Dynamic sentient spaces (where a standard viewer is customized for each space by the servers) is now basically working on the five platforms (Windows desktop, macOS, Windows Mixed Reality, Android and iOS). Persistent ad-hoc augmentations using downloadable assets is the next step in this process. Probably I am going to start with the virtual sticky note – this is where an occupant can leave a persistent message for other occupants. This requires a lot of the general functionality of persistent dynamic augmentations and is actually kind of useful for change!

Latest fun thing in the office: a Garmin VIRB 360 camera

360 degree video is all the rage right now so I cannot be left behind! One of the things I like about the Garmin VIRB 360 is the in-camera stitching and very high resolution. It is also incredibly small. Judging by my photo though keeping the dust off will be a challenge :-).

Typically I forgot to order a micro-HDMI cable so I can’t test live capture to a PC but I can create videos on the SD card. Great fun!

Cable will turn up tomorrow with any luck. I am eager to see how usable the HDMI is for live 360 videos.

Telepresent Enhanced Reality (TER)

Following on from an earlier post on Enhanced Reality, it occurred to me that separating the stereo cameras (and microphones) from the ER headset creates a new way of achieving telepresent remote participation – Telepresent Enhanced Reality or TER. I was actually trying out a simpler version a while back when I had a camera on a pan/tilt platform slaved to an Oculus DK2 VR headset. A real TER setup would require stereo cameras and multiple microphones on a pan/tilt/roll mount. The user would have a VR headset and the pose of the pan/tilt/roll mount would mirror movements of the user’s head.

An interesting use would be for conferences where some of the participants are in a conventional conference room but wearing AR/MR/ER headsets (eg HoloLens). Positions in the room for the remote participants would each have a stereo camera/microphone remote. The local participants would obviously be able to see each other but instead of the camera/microphone hardware, they would see avatars representing the remote users. These avatars could be as sophisticated or as simple as desired. Remote participants would see (via the stereo cameras) the conference room and local participants and would also see the remote participant avatars which replace the physical camera/microphone hardware at those locations.
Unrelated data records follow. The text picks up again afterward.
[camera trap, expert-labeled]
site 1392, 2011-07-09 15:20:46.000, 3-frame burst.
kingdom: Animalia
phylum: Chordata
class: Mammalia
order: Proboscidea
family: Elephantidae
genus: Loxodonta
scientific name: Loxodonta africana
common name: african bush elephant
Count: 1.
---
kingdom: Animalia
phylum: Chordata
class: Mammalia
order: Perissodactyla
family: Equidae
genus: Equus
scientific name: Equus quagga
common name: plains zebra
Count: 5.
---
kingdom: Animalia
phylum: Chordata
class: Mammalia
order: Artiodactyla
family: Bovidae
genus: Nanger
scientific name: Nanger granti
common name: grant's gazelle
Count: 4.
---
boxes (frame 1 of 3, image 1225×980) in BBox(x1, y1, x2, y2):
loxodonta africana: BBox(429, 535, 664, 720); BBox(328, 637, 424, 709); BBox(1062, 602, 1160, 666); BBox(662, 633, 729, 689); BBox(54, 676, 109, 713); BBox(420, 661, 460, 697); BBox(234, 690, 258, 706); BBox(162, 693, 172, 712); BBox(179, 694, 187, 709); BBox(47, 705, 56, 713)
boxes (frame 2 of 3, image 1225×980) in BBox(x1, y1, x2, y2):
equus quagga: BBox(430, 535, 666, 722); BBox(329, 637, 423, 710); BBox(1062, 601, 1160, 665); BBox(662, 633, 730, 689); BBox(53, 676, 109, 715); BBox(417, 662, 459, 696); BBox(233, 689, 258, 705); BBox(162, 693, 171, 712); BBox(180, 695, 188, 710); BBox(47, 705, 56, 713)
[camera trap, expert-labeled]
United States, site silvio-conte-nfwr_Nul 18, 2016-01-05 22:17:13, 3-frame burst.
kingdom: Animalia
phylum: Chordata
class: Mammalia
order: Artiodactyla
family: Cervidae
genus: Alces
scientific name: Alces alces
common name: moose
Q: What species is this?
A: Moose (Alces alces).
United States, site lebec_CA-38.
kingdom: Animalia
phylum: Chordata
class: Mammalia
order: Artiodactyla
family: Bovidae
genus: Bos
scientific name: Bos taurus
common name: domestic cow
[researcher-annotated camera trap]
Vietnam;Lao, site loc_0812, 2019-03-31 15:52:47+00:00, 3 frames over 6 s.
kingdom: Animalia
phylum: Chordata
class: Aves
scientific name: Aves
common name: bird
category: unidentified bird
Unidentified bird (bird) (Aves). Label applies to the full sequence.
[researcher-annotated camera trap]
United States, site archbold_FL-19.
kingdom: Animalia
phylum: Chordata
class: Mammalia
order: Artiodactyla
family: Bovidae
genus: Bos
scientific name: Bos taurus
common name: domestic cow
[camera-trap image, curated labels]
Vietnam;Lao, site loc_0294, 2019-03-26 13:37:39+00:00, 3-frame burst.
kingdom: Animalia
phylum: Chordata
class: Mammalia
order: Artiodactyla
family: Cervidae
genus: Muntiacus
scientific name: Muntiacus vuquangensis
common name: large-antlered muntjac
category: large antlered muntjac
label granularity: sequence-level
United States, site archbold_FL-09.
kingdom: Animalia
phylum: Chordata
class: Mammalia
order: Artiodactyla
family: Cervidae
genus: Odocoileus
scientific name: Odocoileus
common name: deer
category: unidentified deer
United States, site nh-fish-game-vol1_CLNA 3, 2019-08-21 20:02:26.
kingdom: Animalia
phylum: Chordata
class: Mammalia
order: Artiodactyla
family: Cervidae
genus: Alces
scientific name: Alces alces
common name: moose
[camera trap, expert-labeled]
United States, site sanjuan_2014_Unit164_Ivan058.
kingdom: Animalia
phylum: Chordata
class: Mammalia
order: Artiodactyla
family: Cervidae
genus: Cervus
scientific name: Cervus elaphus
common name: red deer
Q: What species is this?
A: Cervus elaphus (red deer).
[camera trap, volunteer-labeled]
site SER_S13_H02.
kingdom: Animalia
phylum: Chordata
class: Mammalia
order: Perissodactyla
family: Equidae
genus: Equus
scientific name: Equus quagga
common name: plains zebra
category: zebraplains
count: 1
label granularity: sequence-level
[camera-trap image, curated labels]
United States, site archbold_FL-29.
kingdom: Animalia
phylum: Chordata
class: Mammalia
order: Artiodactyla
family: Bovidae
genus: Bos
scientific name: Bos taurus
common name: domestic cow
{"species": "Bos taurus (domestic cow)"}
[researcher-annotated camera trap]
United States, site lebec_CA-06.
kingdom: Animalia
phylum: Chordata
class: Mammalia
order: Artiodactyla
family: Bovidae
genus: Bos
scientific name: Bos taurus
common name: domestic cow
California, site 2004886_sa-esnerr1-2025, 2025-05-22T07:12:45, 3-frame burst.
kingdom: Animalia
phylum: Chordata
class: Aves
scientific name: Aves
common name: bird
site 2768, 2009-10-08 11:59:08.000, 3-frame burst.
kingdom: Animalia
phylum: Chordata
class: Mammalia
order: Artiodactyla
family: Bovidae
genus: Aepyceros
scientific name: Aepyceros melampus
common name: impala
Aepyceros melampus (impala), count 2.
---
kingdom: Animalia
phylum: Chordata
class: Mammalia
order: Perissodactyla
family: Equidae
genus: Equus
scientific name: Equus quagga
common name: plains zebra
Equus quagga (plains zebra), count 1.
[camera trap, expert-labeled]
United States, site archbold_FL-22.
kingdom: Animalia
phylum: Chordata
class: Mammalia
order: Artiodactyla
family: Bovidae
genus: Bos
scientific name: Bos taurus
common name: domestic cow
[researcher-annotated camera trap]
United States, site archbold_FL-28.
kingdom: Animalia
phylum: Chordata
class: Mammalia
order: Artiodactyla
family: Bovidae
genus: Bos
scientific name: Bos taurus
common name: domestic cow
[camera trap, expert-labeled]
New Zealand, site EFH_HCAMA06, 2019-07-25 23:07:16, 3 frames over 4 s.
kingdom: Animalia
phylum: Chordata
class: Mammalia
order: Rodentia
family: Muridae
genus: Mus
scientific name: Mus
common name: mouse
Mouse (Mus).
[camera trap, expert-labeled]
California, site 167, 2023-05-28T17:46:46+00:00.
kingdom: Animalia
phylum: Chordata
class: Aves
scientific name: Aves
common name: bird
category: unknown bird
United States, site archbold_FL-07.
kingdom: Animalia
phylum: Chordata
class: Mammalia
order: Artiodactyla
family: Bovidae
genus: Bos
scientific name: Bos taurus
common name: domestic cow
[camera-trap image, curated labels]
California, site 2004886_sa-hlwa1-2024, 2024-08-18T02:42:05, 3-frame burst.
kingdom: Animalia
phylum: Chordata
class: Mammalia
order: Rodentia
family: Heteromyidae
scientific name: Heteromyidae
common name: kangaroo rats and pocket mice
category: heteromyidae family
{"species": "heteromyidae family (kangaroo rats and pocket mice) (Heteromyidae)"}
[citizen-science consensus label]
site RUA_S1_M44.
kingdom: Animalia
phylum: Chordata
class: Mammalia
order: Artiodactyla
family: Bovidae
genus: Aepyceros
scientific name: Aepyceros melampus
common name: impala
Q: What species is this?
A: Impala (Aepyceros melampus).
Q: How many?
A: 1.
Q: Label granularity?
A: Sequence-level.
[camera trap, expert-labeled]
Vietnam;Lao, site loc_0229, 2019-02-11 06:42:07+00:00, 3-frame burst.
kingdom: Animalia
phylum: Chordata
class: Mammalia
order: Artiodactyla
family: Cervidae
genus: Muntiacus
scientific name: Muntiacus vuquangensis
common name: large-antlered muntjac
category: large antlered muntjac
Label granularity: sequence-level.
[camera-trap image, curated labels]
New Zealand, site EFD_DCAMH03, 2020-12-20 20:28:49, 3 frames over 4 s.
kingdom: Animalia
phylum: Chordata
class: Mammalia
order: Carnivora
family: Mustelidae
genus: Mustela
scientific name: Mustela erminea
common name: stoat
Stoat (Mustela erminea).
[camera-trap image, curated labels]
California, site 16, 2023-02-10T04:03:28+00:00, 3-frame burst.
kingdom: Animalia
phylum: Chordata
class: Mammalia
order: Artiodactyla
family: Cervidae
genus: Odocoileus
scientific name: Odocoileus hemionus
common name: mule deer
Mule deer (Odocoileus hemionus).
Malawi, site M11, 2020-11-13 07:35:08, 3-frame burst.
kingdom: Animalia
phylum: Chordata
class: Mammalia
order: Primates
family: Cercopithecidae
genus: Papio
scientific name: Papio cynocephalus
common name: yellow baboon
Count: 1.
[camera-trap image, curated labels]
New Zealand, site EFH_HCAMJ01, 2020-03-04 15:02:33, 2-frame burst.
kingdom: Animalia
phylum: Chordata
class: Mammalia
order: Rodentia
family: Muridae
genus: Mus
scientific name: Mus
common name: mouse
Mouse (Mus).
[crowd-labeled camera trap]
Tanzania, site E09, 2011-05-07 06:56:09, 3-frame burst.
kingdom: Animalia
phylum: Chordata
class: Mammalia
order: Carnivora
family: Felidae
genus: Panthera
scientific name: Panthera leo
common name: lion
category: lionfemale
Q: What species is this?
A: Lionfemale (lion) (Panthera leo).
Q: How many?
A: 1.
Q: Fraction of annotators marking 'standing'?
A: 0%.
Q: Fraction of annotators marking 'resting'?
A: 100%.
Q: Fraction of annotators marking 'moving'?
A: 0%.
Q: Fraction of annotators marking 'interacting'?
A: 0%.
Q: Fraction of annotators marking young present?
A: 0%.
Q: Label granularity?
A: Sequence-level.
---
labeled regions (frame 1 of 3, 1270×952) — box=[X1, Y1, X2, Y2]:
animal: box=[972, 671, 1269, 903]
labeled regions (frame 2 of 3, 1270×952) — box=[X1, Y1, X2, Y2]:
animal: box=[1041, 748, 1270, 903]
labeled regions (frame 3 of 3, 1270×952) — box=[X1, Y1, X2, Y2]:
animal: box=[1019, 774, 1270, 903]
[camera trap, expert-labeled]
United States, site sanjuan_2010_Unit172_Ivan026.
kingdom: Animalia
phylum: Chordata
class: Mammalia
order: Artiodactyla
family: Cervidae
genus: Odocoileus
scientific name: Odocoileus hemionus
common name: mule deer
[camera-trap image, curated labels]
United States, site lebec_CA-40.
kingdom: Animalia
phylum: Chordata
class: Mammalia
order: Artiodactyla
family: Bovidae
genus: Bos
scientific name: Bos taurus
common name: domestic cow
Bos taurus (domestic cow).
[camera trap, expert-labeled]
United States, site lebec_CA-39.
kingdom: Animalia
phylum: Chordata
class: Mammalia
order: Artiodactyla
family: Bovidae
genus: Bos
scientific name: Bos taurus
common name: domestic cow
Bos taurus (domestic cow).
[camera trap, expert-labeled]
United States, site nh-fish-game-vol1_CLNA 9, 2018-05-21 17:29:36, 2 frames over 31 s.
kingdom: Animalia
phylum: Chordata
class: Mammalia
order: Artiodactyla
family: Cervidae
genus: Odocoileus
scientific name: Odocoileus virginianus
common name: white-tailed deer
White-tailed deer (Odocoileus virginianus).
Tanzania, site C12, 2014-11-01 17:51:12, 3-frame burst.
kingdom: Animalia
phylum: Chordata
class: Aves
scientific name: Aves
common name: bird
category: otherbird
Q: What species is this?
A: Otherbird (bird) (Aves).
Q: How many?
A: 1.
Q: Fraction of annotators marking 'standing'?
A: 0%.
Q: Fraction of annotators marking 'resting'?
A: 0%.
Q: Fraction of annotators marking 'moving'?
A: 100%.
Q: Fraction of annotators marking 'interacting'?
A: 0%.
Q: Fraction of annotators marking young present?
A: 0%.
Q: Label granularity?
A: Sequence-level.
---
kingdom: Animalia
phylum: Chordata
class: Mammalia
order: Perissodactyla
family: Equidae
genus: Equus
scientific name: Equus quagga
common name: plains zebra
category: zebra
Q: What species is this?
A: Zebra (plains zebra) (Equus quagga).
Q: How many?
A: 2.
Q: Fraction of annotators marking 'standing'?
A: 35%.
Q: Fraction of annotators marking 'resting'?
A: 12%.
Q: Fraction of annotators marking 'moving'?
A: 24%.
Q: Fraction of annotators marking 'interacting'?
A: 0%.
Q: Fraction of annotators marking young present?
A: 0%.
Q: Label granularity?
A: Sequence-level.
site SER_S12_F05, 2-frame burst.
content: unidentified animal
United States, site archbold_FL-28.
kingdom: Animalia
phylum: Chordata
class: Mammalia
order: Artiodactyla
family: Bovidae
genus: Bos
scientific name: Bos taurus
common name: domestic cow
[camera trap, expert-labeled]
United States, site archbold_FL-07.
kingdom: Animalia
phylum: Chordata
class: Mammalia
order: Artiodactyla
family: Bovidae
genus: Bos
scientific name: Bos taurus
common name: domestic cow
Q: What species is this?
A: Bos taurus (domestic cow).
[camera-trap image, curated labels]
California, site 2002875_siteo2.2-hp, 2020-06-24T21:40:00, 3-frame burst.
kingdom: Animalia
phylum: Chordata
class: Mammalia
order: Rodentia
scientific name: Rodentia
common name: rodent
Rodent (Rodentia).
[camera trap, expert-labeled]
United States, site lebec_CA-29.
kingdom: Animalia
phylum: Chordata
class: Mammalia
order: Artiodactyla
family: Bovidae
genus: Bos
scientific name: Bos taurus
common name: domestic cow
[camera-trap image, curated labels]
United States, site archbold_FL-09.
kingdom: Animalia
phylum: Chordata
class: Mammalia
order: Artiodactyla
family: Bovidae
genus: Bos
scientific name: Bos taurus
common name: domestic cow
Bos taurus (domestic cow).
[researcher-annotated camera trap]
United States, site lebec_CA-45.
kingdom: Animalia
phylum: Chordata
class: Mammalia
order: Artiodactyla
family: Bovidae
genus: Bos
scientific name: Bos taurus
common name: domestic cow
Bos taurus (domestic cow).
Alternatively, these could be suitably equipped telepresence robots (or even cameras mounted on small drones) which would also allow movement around the room. Really anything that has the essential hardware (stereo cameras, microphones, pan/tilt/roll capability) could be used.

Given that everyone has AR/MR capability in this setup, something like a conventional projected presentation could still be done except that the whole thing would be virtual – a virtual screen would be placed on a suitable wall and everyone could look at it. Interaction could be with simulated laser pointers and the like. Equally, every position could have its own simulated monitor that displays the presentation. Virtual objects visible to everyone could be placed on the table (or somewhere in the room) for discussion, annotation or modification.

Obviously everyone could be remote and use a VR headset and everything could then be virtual with no need for hardware. However, the scheme described preserves some of the advantages of real meetings while at the same time allowing remote participants to feel like they are really there too.